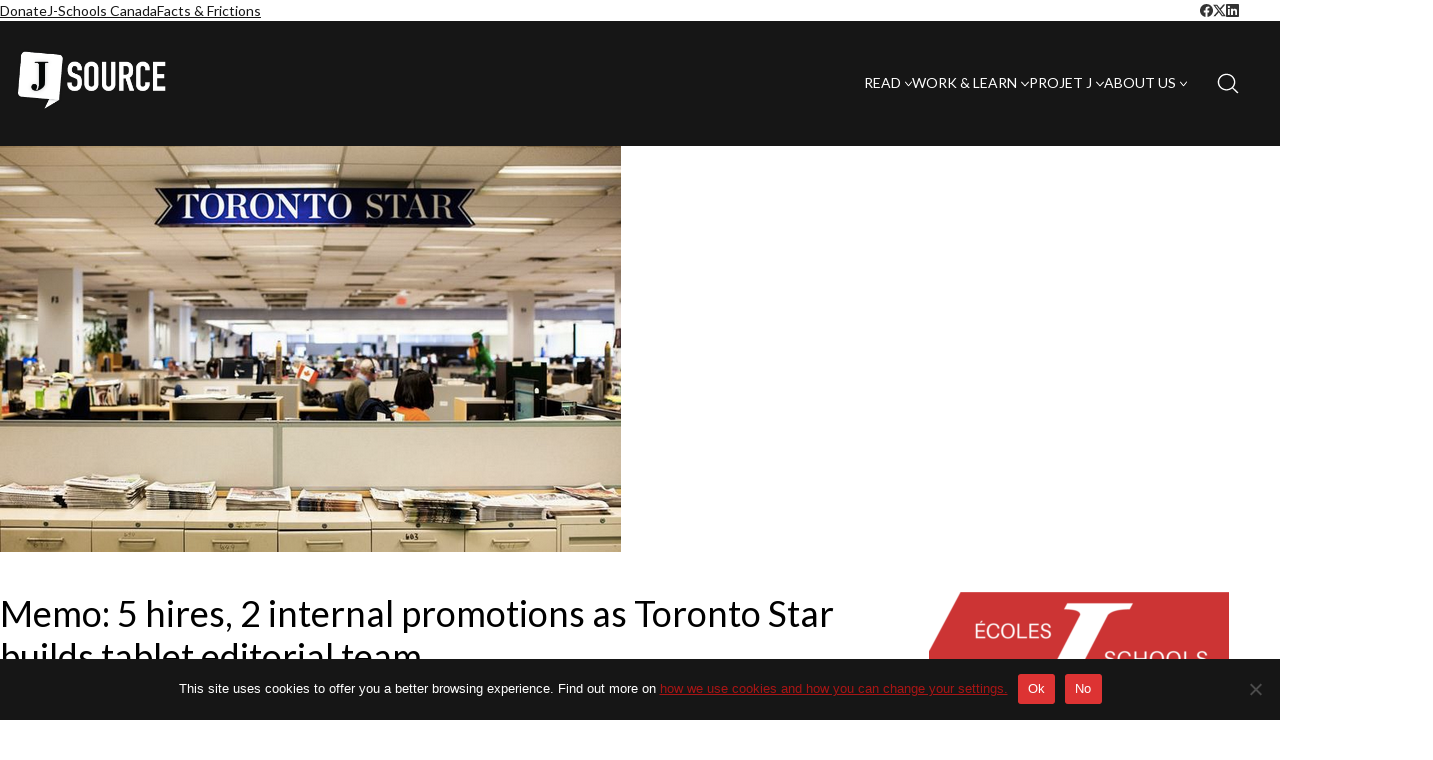

--- FILE ---
content_type: text/html; charset=utf-8
request_url: https://www.google.com/recaptcha/api2/aframe
body_size: -89
content:
<!DOCTYPE HTML><html><head><meta http-equiv="content-type" content="text/html; charset=UTF-8"></head><body><script nonce="KaDw0uNntgFMNCpppicKuw">/** Anti-fraud and anti-abuse applications only. See google.com/recaptcha */ try{var clients={'sodar':'https://pagead2.googlesyndication.com/pagead/sodar?'};window.addEventListener("message",function(a){try{if(a.source===window.parent){var b=JSON.parse(a.data);var c=clients[b['id']];if(c){var d=document.createElement('img');d.src=c+b['params']+'&rc='+(localStorage.getItem("rc::a")?sessionStorage.getItem("rc::b"):"");window.document.body.appendChild(d);sessionStorage.setItem("rc::e",parseInt(sessionStorage.getItem("rc::e")||0)+1);localStorage.setItem("rc::h",'1769011845982');}}}catch(b){}});window.parent.postMessage("_grecaptcha_ready", "*");}catch(b){}</script></body></html>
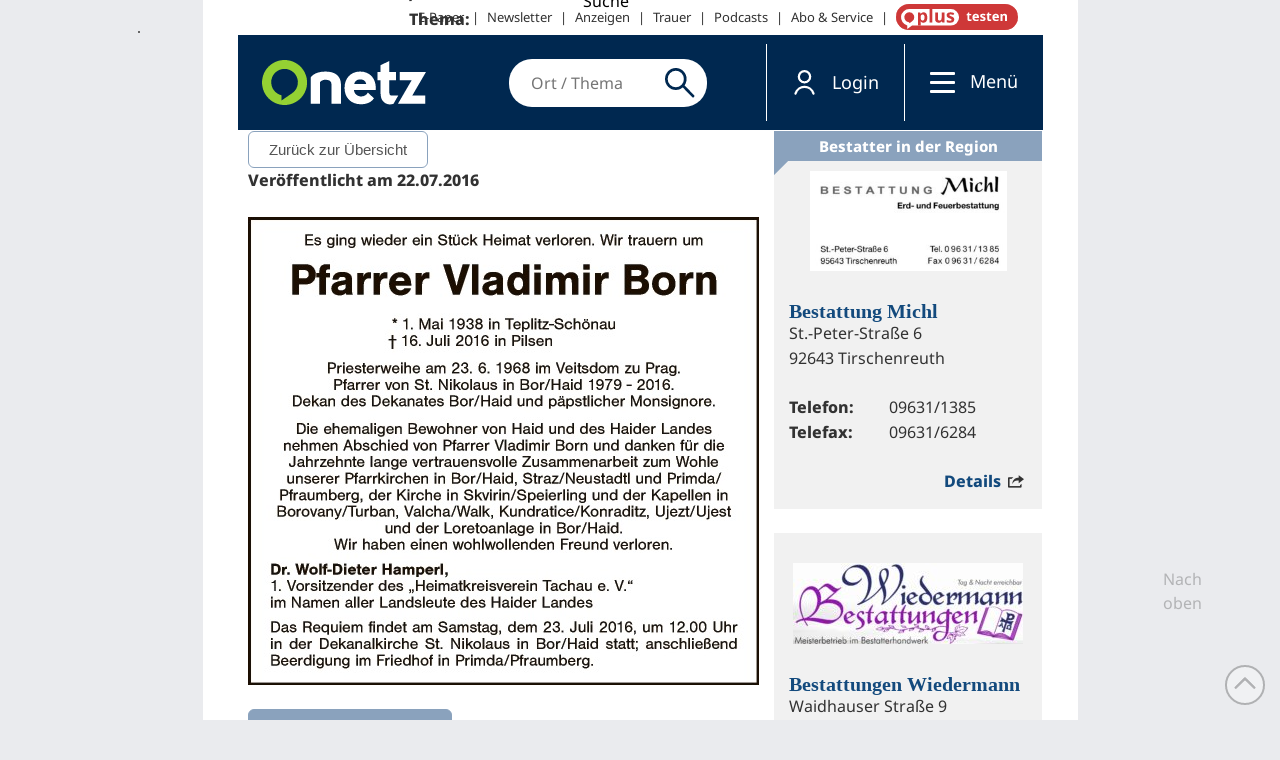

--- FILE ---
content_type: text/javascript
request_url: https://www.onetz.de/sites/all/themes/dnt_onet22/dist/js/chunks/navigation.7092520334c58a639948.js
body_size: 1896
content:
"use strict";(self.webpackChunkdnt_onet22=self.webpackChunkdnt_onet22||[]).push([["navigation"],{306:function(e,n,t){t.d(n,{close:function(){return E},element:function(){return h},open:function(){return y}});var o=t(789),i=t(587),a="#"+(0,o._n)("skip-link"),l="#"+(0,o._n)("header"),c=(0,o._n)("navigation"),s="#"+(0,o._n)("page-wrapper"),d="#"+(0,o._n)("page"),r=document.getElementById(c),u=document.body,f=document.querySelectorAll(a+","+s+">*:not("+d+"),"+d+">*:not("+l+")"),m=window.matchMedia("(min-width: 715px)"),p=[],v=!!r&&r.querySelectorAll("li:not(.leaf)"),g=document.getElementById("admin-menu");g&&(r.style.paddingTop=g.offsetHeight+"px"),r.setAttribute("aria-labelledby","navigation-control"),r.ariaHidden="true",r.inert=!0,f.forEach(function(e){e.inert=!1}),v&&(v.forEach(function(e){var n=e.children[0],t=e.children[1];n&&t&&(p.push(t),(0,i.ze)(t,e,n,0,"300"),n.role="button",n.addEventListener("click",function(e){e.preventDefault(),t.expandableAnimation.toggle()},!1))}),m.addEventListener("change",function(){p.forEach(function(e){(0,i.BN)(e),e.parentElement.classList.contains("expandable--expanded")&&(e.style.maxHeight=e.dataset.height)})},!!(0,o.CF)()&&{passive:!0}));var h=r,y=function(){u.classList.contains("nav-open")||(r.classList.add("nav-open"),r.ariaHidden="false",r.inert=!1,f.forEach(function(e){e.inert=!0}),u.classList.add("nav-open"),function(){r.scrollTo(0,0);var e=window.innerWidth-document.documentElement.clientWidth;document.body.style.overflow="hidden",document.getElementById("page").style.position="relative",document.getElementById("page").style.left="-"+e/2+"px",document.addEventListener("scroll",function(e){return e.preventDefault()})}())},E=function(){u.classList.contains("nav-open")&&(r.classList.remove("nav-open"),u.classList.remove("nav-open"),r.classList.add("nav-closing"),u.classList.add("nav-closing"),r.ariaHidden="true",r.inert=!0,f.forEach(function(e){e.inert=!1}),setTimeout(function(){r.classList.remove("nav-closing"),u.classList.remove("nav-closing")},300),document.body.style.overflow=null,document.getElementById("page").style.left=null,document.removeEventListener("scroll",function(e){return e.preventDefault()}))}}}]);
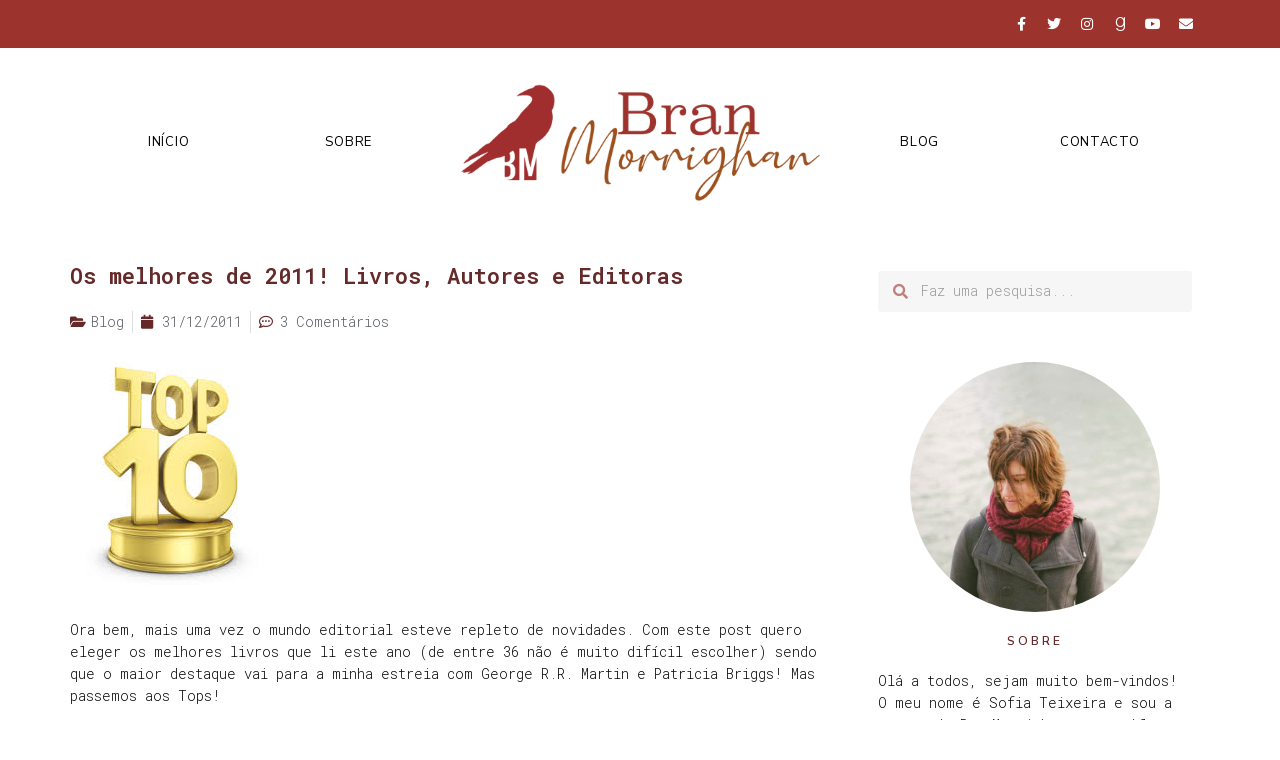

--- FILE ---
content_type: text/javascript; charset=utf-8
request_url: https://www.goodreads.com/quotes/widget/3547706-sofia-teixeira?v=2
body_size: 276
content:
document.getElementById('gr_quote_body').innerHTML='\n  &ldquo;«Hay un momento en que todo viaje se convierte en una pesadilla»;&rdquo;\n    &mdash;<a title=\"Rosa Montero quotes\" rel=\"nofollow\" href=\"https://www.goodreads.com/author/show/6630.Rosa_Montero?utm_medium=api&amp;utm_source=quote_widget\">Rosa Montero<\/a>\n  <br/>\n  <br/>\n\n';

What the task asks :: Transcribe the entries above verbatim, omitting their pictures.

Task solution ::
--- FILE ---
content_type: text/html; charset=utf-8
request_url: https://www.google.com/recaptcha/api2/aframe
body_size: -89
content:
<!DOCTYPE HTML><html><head><meta http-equiv="content-type" content="text/html; charset=UTF-8"></head><body><script nonce="KaDw0uNntgFMNCpppicKuw">/** Anti-fraud and anti-abuse applications only. See google.com/recaptcha */ try{var clients={'sodar':'https://pagead2.googlesyndication.com/pagead/sodar?'};window.addEventListener("message",function(a){try{if(a.source===window.parent){var b=JSON.parse(a.data);var c=clients[b['id']];if(c){var d=document.createElement('img');d.src=c+b['params']+'&rc='+(localStorage.getItem("rc::a")?sessionStorage.getItem("rc::b"):"");window.document.body.appendChild(d);sessionStorage.setItem("rc::e",parseInt(sessionStorage.getItem("rc::e")||0)+1);localStorage.setItem("rc::h",'1769011845982');}}}catch(b){}});window.parent.postMessage("_grecaptcha_ready", "*");}catch(b){}</script></body></html>

--- FILE ---
content_type: text/javascript
request_url: https://www.onetz.de/sites/all/themes/dnt_onet22/dist/js/chunks/navigation.7092520334c58a639948.js
body_size: 1896
content:
"use strict";(self.webpackChunkdnt_onet22=self.webpackChunkdnt_onet22||[]).push([["navigation"],{306:function(e,n,t){t.d(n,{close:function(){return E},element:function(){return h},open:function(){return y}});var o=t(789),i=t(587),a="#"+(0,o._n)("skip-link"),l="#"+(0,o._n)("header"),c=(0,o._n)("navigation"),s="#"+(0,o._n)("page-wrapper"),d="#"+(0,o._n)("page"),r=document.getElementById(c),u=document.body,f=document.querySelectorAll(a+","+s+">*:not("+d+"),"+d+">*:not("+l+")"),m=window.matchMedia("(min-width: 715px)"),p=[],v=!!r&&r.querySelectorAll("li:not(.leaf)"),g=document.getElementById("admin-menu");g&&(r.style.paddingTop=g.offsetHeight+"px"),r.setAttribute("aria-labelledby","navigation-control"),r.ariaHidden="true",r.inert=!0,f.forEach(function(e){e.inert=!1}),v&&(v.forEach(function(e){var n=e.children[0],t=e.children[1];n&&t&&(p.push(t),(0,i.ze)(t,e,n,0,"300"),n.role="button",n.addEventListener("click",function(e){e.preventDefault(),t.expandableAnimation.toggle()},!1))}),m.addEventListener("change",function(){p.forEach(function(e){(0,i.BN)(e),e.parentElement.classList.contains("expandable--expanded")&&(e.style.maxHeight=e.dataset.height)})},!!(0,o.CF)()&&{passive:!0}));var h=r,y=function(){u.classList.contains("nav-open")||(r.classList.add("nav-open"),r.ariaHidden="false",r.inert=!1,f.forEach(function(e){e.inert=!0}),u.classList.add("nav-open"),function(){r.scrollTo(0,0);var e=window.innerWidth-document.documentElement.clientWidth;document.body.style.overflow="hidden",document.getElementById("page").style.position="relative",document.getElementById("page").style.left="-"+e/2+"px",document.addEventListener("scroll",function(e){return e.preventDefault()})}())},E=function(){u.classList.contains("nav-open")&&(r.classList.remove("nav-open"),u.classList.remove("nav-open"),r.classList.add("nav-closing"),u.classList.add("nav-closing"),r.ariaHidden="true",r.inert=!0,f.forEach(function(e){e.inert=!1}),setTimeout(function(){r.classList.remove("nav-closing"),u.classList.remove("nav-closing")},300),document.body.style.overflow=null,document.getElementById("page").style.left=null,document.removeEventListener("scroll",function(e){return e.preventDefault()}))}}}]);

--- FILE ---
content_type: text/javascript; charset=utf-8
request_url: https://www.goodreads.com/quotes/widget/3547706-sofia-teixeira?v=2
body_size: 276
content:
document.getElementById('gr_quote_body').innerHTML='\n  &ldquo;«Hay un momento en que todo viaje se convierte en una pesadilla»;&rdquo;\n    &mdash;<a title=\"Rosa Montero quotes\" rel=\"nofollow\" href=\"https://www.goodreads.com/author/show/6630.Rosa_Montero?utm_medium=api&amp;utm_source=quote_widget\">Rosa Montero<\/a>\n  <br/>\n  <br/>\n\n';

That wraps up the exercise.